Metabarcoding sequences were analysed using qiime2 (Caporaso et al. 2010). Amplicon sequence variants (ASVs) were obtained by removing adapter primers with the cutadapt plug-in (Martin 2011), denoising with DADA2, trimming low quality reads, merging forward and reverse reads, dereplicating and filtering out chimaeras (Callahan et al. 2016). Taxonomic assignment of the 16S sequences was done using the DAIRY database (Meolaet al. 2019) , following the removal of unassigned reads with the microDecon R package (McKnight et al. 2019).
The R-package Vegan (Oksanen 2020) was used for statistical analysis of both the culture-based and the metabarcoding sequences. We applied a permutation analysis of variance (PERMANOVA) on the weighted Bray-Curtis distance for both metabarcoding and culture-based sequences, using the Adonis function in R (Team 2020) to quantify the effect of Arthropod family, season (month of sampling) and environment (urban/suburban), and their combined effects on the microbiota diversity.
We studied correlations between environmental variables and the compositional changes of the exogenous and endogenous microbiota. The environmental variables studied were average air temperature, precipitation, humidity, and wind speed obtained from the Stourbridge weather station (UK), located within a 20 Km range from the 20 households used in this study (metnet.co.uk).

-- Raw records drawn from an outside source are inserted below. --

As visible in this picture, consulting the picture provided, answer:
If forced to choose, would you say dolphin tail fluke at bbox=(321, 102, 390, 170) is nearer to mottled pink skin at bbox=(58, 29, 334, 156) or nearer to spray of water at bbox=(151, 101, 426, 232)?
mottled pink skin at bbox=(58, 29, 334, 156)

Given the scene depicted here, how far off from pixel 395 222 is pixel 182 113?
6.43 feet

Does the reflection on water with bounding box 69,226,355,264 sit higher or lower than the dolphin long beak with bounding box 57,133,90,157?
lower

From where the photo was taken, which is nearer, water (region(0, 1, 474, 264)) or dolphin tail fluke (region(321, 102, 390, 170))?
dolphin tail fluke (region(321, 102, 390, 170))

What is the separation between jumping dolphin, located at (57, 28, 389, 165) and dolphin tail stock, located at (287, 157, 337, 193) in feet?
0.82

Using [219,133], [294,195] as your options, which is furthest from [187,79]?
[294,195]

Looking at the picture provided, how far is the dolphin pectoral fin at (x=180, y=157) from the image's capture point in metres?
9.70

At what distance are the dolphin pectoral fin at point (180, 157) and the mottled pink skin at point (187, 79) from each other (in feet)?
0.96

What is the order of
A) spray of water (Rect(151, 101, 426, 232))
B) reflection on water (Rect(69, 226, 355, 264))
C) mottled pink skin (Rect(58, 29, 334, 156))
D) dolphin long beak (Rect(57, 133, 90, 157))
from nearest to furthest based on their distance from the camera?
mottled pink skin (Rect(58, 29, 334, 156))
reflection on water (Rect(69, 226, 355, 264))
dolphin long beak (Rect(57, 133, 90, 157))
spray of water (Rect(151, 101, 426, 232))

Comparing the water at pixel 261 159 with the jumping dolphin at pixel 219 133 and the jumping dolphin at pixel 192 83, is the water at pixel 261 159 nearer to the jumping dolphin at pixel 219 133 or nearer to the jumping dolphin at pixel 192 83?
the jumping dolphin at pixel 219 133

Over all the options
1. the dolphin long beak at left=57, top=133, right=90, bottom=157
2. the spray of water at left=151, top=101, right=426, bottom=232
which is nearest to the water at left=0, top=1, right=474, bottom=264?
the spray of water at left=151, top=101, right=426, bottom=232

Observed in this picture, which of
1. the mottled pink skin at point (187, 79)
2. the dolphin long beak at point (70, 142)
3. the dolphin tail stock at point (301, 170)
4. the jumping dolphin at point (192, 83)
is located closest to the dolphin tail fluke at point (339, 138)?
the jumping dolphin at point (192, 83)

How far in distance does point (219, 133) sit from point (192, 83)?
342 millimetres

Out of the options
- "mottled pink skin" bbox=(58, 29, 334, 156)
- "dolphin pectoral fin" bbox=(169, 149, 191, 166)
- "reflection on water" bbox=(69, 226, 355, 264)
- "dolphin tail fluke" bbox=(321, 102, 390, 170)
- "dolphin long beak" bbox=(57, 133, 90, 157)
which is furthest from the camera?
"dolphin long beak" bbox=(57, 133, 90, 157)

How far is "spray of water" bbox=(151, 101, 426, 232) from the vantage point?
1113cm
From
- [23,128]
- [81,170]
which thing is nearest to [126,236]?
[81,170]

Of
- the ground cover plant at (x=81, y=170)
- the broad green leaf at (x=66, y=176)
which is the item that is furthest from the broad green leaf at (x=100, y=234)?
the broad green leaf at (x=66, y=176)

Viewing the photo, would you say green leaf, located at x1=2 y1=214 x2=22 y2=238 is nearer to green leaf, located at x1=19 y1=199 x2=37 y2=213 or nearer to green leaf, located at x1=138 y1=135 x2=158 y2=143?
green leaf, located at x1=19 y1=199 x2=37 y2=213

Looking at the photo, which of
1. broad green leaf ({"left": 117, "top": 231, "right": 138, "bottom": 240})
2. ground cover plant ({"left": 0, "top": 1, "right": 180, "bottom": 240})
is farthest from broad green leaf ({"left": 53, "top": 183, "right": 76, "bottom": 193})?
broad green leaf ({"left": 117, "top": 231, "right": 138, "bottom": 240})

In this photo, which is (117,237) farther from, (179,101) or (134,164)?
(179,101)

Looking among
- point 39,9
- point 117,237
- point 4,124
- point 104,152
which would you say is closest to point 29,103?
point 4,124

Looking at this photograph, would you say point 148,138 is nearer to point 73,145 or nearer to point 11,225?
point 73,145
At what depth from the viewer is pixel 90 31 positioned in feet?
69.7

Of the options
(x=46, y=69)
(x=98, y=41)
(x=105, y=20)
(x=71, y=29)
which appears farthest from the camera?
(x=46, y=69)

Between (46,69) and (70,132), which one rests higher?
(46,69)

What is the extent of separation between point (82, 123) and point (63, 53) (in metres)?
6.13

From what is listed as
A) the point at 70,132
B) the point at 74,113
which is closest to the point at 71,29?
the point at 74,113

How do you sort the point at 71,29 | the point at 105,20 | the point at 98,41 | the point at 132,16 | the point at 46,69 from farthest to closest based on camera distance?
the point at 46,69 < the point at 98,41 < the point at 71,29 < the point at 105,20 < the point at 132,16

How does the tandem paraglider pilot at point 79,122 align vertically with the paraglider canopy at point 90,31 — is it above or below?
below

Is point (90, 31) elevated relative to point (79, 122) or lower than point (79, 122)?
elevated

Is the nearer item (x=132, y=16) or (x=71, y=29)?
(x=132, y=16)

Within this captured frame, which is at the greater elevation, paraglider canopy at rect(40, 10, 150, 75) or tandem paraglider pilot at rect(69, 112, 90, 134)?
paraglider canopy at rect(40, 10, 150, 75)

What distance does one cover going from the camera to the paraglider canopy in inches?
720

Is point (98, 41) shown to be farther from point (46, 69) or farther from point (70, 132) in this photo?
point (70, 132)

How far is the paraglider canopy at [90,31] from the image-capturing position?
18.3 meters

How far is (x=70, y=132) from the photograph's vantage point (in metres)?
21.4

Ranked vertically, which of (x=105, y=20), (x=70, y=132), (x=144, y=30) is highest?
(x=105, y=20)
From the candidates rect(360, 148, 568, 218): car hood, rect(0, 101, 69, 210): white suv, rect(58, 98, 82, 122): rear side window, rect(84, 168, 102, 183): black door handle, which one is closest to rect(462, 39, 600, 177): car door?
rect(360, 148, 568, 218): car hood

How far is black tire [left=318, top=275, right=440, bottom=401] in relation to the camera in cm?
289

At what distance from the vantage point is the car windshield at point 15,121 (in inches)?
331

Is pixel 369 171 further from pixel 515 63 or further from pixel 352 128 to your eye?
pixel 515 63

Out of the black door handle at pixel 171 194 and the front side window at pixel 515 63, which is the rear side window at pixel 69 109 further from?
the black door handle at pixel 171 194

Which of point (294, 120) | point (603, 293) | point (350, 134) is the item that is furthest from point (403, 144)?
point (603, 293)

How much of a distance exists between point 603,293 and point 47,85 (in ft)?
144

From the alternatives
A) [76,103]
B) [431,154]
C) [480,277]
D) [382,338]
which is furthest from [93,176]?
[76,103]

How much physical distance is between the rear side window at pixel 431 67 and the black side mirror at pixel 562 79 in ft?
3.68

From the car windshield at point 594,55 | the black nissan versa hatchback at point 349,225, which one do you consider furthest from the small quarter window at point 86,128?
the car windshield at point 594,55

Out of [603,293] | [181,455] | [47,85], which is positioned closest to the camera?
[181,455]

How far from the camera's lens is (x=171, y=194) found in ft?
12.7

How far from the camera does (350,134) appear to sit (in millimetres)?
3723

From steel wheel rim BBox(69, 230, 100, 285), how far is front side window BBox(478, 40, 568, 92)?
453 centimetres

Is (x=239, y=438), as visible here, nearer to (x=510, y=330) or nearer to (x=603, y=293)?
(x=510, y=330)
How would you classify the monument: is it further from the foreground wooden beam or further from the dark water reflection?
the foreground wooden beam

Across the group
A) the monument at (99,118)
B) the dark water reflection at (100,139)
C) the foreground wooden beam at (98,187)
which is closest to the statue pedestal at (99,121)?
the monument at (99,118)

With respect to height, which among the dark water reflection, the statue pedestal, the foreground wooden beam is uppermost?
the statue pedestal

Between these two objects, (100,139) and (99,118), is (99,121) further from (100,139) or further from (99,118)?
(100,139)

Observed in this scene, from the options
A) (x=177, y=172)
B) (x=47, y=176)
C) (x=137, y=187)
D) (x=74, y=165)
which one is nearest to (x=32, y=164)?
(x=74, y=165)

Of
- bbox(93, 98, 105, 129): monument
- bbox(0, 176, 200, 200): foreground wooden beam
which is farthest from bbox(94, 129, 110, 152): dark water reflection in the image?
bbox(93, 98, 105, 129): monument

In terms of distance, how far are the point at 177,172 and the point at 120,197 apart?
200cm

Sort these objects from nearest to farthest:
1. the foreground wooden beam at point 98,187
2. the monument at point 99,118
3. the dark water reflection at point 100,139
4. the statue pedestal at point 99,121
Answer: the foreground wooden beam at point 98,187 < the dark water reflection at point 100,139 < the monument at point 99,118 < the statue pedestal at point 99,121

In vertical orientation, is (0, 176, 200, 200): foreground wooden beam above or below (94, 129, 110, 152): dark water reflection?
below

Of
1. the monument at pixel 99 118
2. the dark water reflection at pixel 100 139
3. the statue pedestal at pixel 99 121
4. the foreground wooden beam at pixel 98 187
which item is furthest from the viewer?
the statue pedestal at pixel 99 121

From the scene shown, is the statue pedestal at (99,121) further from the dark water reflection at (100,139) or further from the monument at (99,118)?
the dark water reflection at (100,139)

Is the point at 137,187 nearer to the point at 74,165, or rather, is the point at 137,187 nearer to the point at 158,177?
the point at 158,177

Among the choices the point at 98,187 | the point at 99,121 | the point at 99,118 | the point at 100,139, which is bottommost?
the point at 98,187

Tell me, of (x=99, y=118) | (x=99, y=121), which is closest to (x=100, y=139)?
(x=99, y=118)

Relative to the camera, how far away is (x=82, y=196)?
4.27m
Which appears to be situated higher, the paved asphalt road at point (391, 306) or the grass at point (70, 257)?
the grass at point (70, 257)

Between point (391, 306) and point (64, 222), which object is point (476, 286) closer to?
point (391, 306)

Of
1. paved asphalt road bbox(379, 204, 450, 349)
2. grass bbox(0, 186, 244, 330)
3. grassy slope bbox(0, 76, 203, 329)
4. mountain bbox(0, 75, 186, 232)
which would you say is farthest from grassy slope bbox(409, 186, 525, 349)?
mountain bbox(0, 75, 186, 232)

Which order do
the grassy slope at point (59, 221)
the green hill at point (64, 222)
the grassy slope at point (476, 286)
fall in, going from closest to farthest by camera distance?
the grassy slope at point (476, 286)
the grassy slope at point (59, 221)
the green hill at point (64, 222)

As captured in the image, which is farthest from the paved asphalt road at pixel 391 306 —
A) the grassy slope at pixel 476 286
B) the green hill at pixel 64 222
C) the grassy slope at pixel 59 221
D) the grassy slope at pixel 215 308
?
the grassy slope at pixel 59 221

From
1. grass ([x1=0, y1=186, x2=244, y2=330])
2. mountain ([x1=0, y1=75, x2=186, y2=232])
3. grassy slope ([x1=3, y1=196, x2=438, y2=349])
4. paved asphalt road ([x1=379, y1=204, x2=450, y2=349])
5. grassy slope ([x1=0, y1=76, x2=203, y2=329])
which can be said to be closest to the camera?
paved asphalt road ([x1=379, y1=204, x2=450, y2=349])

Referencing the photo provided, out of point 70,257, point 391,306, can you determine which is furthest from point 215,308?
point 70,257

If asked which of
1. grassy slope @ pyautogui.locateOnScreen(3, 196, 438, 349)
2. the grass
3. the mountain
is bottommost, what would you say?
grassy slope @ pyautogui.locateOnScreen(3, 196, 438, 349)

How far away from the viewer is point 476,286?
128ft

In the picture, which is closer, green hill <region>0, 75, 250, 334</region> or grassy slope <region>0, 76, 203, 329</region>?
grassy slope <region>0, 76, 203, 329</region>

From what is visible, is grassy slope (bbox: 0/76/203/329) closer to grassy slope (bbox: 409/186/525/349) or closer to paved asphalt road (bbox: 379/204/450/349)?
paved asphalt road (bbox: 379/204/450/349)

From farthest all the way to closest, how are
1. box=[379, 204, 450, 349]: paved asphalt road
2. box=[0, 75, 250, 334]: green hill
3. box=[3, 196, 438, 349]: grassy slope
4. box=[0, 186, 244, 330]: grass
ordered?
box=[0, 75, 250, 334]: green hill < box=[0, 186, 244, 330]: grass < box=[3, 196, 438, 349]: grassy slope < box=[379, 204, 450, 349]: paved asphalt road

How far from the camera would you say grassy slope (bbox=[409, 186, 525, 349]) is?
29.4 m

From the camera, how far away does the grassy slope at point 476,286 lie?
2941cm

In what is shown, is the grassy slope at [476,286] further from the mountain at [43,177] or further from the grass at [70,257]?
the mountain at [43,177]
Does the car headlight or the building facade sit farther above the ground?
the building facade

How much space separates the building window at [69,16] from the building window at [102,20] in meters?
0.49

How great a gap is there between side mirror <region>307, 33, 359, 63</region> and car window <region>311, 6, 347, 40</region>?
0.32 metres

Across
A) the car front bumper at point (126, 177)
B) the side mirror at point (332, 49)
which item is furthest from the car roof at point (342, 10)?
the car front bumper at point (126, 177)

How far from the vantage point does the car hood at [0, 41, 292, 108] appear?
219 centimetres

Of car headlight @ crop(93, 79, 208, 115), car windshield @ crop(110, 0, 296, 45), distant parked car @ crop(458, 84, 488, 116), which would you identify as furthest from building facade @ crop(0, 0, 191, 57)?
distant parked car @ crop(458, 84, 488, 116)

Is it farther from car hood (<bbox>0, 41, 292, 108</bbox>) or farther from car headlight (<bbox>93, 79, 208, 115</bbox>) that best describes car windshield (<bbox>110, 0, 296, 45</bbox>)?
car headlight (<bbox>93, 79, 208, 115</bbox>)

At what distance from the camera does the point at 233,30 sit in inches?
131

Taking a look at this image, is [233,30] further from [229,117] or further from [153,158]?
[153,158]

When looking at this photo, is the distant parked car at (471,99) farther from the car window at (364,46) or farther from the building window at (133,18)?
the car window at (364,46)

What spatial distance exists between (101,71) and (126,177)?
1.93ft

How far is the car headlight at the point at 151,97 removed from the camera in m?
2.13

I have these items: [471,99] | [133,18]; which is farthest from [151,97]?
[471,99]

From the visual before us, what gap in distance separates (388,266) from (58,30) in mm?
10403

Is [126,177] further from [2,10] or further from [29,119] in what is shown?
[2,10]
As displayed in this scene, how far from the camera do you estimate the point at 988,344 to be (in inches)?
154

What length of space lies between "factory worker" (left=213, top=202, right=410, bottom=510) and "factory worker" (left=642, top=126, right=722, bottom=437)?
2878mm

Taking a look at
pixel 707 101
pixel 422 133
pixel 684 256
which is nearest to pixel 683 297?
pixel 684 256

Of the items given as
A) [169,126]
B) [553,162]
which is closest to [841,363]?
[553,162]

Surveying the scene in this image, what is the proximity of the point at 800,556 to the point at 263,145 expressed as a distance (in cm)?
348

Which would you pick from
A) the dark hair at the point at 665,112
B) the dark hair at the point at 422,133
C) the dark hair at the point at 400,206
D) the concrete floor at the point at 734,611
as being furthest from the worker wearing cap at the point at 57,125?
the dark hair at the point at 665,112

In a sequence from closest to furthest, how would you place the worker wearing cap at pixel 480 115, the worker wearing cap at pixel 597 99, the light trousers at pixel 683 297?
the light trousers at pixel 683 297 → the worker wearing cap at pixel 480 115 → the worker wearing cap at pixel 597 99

Significant associations between beta diversity (weighted diversity between samples) and environmental variables were established using a Spearman’s rank correlation test (P < 0.05).
The bacterial families identified through the culture-based and high throughput DNA metabarcoding were mapped onto the approved list of biological agents published by the Health and Safety Executive Advisory Committee on Dangerous Pathogens ((ACDP) 2020) to identify pathogens with potential adverse effect on human health.